■ **MATERIAL FOR THIS TASK**:
-- Opening Marker --

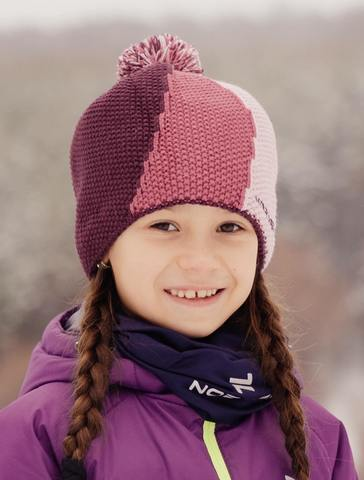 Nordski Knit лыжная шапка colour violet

-- Closing Marker --
-- Opening Marker --

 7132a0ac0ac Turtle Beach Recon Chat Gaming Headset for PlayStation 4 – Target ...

-- Closing Marker --
-- Opening Marker --

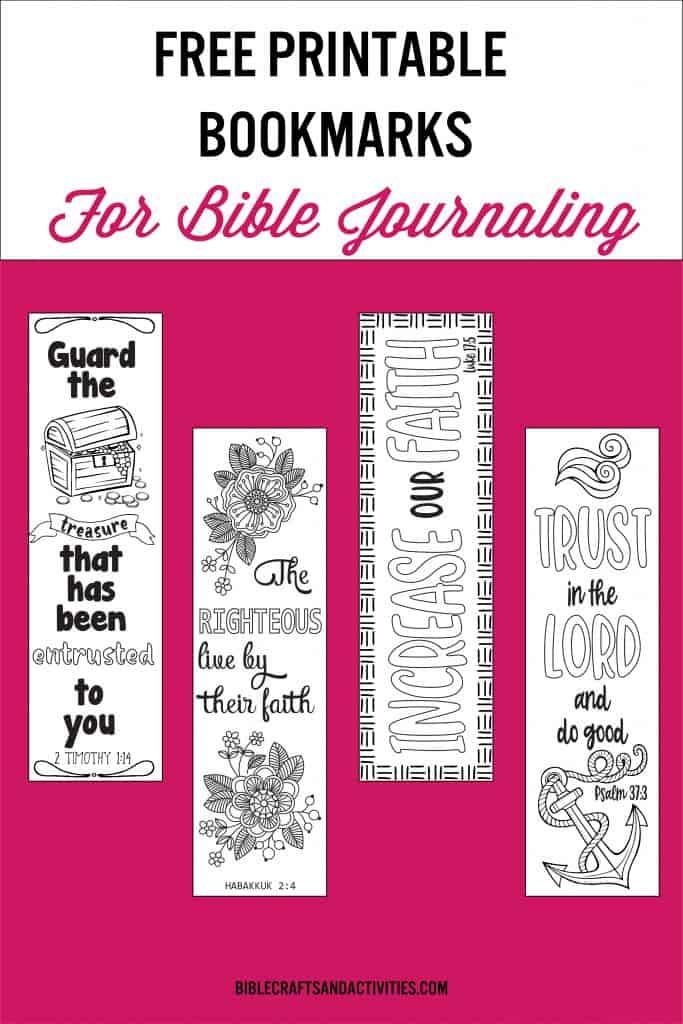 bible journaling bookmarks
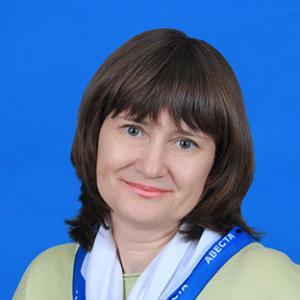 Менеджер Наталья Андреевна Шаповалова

-- Closing Marker --

■ **WORK ITEM**: Pictures do not belong in the answer. Return the lines above starting at the one with "bible journaling bookmarks" and ending at the one with "Менеджер Наталья Андреевна Шаповалова", both kept, exactly.

■ **EXERCISE OUTPUT**:
 bible journaling bookmarks
 Менеджер Наталья Андреевна Шаповалова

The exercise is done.